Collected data
——————————
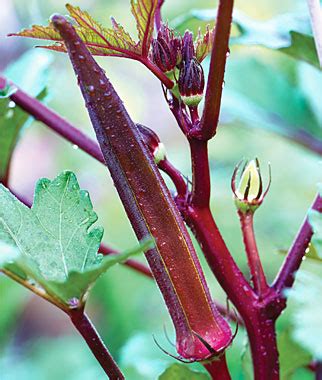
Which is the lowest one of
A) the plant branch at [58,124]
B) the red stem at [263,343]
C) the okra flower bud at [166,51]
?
the red stem at [263,343]

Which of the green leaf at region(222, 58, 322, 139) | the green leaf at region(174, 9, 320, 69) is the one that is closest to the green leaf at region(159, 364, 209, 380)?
the green leaf at region(174, 9, 320, 69)

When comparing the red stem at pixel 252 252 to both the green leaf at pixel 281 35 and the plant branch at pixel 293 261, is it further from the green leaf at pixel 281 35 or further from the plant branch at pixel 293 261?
the green leaf at pixel 281 35

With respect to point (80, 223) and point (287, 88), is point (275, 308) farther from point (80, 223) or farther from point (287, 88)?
point (287, 88)

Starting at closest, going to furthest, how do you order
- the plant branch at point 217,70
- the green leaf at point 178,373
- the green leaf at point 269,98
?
the plant branch at point 217,70, the green leaf at point 178,373, the green leaf at point 269,98

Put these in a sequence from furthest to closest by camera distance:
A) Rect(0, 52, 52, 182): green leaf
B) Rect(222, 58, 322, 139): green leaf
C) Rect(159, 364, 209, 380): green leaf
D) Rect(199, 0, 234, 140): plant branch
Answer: Rect(222, 58, 322, 139): green leaf, Rect(0, 52, 52, 182): green leaf, Rect(159, 364, 209, 380): green leaf, Rect(199, 0, 234, 140): plant branch

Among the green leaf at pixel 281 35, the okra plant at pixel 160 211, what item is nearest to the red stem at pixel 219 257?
the okra plant at pixel 160 211

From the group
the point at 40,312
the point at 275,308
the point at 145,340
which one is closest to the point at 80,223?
the point at 275,308

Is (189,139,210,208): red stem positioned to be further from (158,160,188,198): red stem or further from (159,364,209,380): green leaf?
(159,364,209,380): green leaf
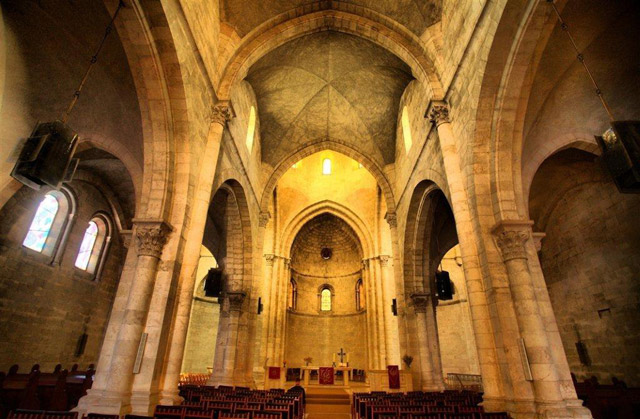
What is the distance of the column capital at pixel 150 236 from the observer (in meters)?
7.19

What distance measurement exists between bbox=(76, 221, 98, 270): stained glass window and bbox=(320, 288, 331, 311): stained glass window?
17.6 meters

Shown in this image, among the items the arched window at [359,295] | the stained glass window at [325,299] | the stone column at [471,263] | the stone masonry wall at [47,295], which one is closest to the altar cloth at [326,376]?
the arched window at [359,295]

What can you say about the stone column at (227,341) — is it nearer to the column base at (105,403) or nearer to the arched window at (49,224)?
the arched window at (49,224)

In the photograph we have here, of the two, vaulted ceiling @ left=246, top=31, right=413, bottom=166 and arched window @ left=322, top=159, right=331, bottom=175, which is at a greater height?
arched window @ left=322, top=159, right=331, bottom=175

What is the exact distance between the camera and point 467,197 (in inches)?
330

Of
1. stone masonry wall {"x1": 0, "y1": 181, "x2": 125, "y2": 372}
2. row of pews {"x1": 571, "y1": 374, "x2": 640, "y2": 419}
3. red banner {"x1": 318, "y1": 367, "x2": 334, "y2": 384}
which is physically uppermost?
stone masonry wall {"x1": 0, "y1": 181, "x2": 125, "y2": 372}

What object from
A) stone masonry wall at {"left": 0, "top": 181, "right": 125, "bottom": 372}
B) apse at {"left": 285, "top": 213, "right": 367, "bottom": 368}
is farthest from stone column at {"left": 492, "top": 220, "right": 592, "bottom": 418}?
apse at {"left": 285, "top": 213, "right": 367, "bottom": 368}

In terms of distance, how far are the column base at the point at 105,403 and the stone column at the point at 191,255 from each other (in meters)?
0.89

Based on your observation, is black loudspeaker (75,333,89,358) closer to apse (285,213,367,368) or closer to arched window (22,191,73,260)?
arched window (22,191,73,260)

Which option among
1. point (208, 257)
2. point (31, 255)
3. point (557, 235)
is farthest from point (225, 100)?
point (208, 257)

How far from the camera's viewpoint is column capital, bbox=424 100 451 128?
9820 millimetres

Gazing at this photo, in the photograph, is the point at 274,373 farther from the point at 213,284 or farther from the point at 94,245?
the point at 94,245

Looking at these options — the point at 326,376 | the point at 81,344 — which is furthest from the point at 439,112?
the point at 81,344

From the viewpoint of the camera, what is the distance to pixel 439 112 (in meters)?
9.91
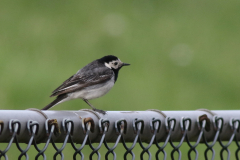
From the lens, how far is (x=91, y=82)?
6.21m

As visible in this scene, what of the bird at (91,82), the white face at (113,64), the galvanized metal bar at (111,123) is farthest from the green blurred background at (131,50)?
the galvanized metal bar at (111,123)

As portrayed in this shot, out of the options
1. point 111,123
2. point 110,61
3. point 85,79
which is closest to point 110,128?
point 111,123

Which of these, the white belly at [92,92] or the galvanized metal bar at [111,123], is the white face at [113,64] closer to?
the white belly at [92,92]

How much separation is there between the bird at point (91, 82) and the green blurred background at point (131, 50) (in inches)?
70.0

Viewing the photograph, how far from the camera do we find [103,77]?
6398 millimetres

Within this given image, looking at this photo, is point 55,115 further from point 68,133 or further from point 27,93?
point 27,93

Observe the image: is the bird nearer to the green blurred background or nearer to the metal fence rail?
the green blurred background

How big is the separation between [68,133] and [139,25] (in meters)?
8.80

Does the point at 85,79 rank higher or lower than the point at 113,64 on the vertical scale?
lower

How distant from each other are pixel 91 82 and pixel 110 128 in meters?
2.59

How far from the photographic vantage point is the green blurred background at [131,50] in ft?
31.1

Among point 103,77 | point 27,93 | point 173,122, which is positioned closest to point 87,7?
point 27,93

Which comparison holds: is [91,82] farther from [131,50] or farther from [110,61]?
[131,50]

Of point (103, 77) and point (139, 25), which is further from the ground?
point (139, 25)
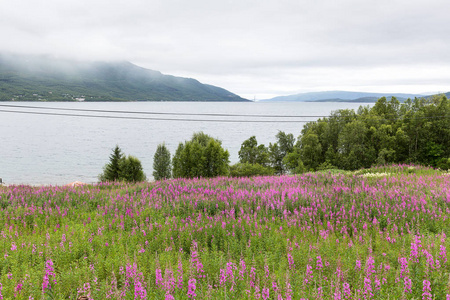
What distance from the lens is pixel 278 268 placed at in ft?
16.7

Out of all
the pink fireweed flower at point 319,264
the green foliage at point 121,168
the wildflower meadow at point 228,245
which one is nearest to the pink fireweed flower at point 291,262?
the wildflower meadow at point 228,245

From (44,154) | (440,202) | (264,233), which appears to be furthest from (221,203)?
(44,154)

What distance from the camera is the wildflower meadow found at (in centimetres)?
412

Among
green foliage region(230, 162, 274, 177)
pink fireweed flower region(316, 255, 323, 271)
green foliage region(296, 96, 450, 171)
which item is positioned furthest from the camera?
green foliage region(230, 162, 274, 177)

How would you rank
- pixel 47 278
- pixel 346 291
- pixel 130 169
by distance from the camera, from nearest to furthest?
1. pixel 346 291
2. pixel 47 278
3. pixel 130 169

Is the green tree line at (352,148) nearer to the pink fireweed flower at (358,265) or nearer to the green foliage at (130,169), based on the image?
the green foliage at (130,169)

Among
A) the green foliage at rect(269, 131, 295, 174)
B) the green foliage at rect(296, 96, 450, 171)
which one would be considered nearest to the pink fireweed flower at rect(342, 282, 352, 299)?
the green foliage at rect(296, 96, 450, 171)

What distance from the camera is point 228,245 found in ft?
19.3

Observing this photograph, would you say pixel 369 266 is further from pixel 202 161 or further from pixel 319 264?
pixel 202 161

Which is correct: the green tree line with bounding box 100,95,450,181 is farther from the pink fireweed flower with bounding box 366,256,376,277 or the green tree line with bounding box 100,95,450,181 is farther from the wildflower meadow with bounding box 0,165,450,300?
the pink fireweed flower with bounding box 366,256,376,277

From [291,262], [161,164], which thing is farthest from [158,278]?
[161,164]

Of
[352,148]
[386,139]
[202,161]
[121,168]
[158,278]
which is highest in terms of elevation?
[158,278]

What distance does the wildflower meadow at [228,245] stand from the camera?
412 centimetres

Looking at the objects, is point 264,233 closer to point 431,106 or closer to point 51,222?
point 51,222
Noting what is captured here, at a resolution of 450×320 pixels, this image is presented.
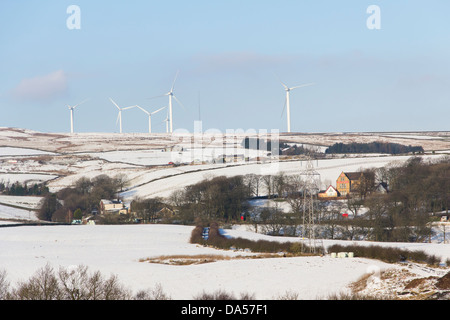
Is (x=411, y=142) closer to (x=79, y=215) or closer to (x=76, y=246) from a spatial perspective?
(x=79, y=215)

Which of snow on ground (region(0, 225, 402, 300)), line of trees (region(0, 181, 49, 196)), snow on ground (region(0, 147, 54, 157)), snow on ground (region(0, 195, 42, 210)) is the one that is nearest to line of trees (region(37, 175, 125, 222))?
snow on ground (region(0, 195, 42, 210))

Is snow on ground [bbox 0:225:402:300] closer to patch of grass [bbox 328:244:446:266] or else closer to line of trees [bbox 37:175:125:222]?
patch of grass [bbox 328:244:446:266]

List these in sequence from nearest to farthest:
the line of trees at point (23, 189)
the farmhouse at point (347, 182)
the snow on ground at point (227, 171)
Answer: the farmhouse at point (347, 182)
the snow on ground at point (227, 171)
the line of trees at point (23, 189)

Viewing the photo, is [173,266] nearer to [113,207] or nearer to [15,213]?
[113,207]

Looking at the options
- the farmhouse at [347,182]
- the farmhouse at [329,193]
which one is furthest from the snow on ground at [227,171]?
the farmhouse at [329,193]

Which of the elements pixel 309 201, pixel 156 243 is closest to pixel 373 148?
pixel 309 201

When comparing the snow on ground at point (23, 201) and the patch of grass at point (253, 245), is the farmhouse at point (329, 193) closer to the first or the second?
the patch of grass at point (253, 245)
——————————
## [OBJECTIVE]
Rewrite everything from the line containing "Which option among" down to the line containing "9820 millimetres", both ends included. Shift each point coordinate and distance value in the answers by -99, and leave the text of the entries unchanged.

## [ANSWER TO THIS EXERCISE]
Which option among
1. point (208, 257)
2. point (31, 255)
3. point (557, 235)
is farthest from point (225, 100)?
point (109, 158)

How far from the camera's viewpoint is column capital, bbox=424 100 451 128?
9721 millimetres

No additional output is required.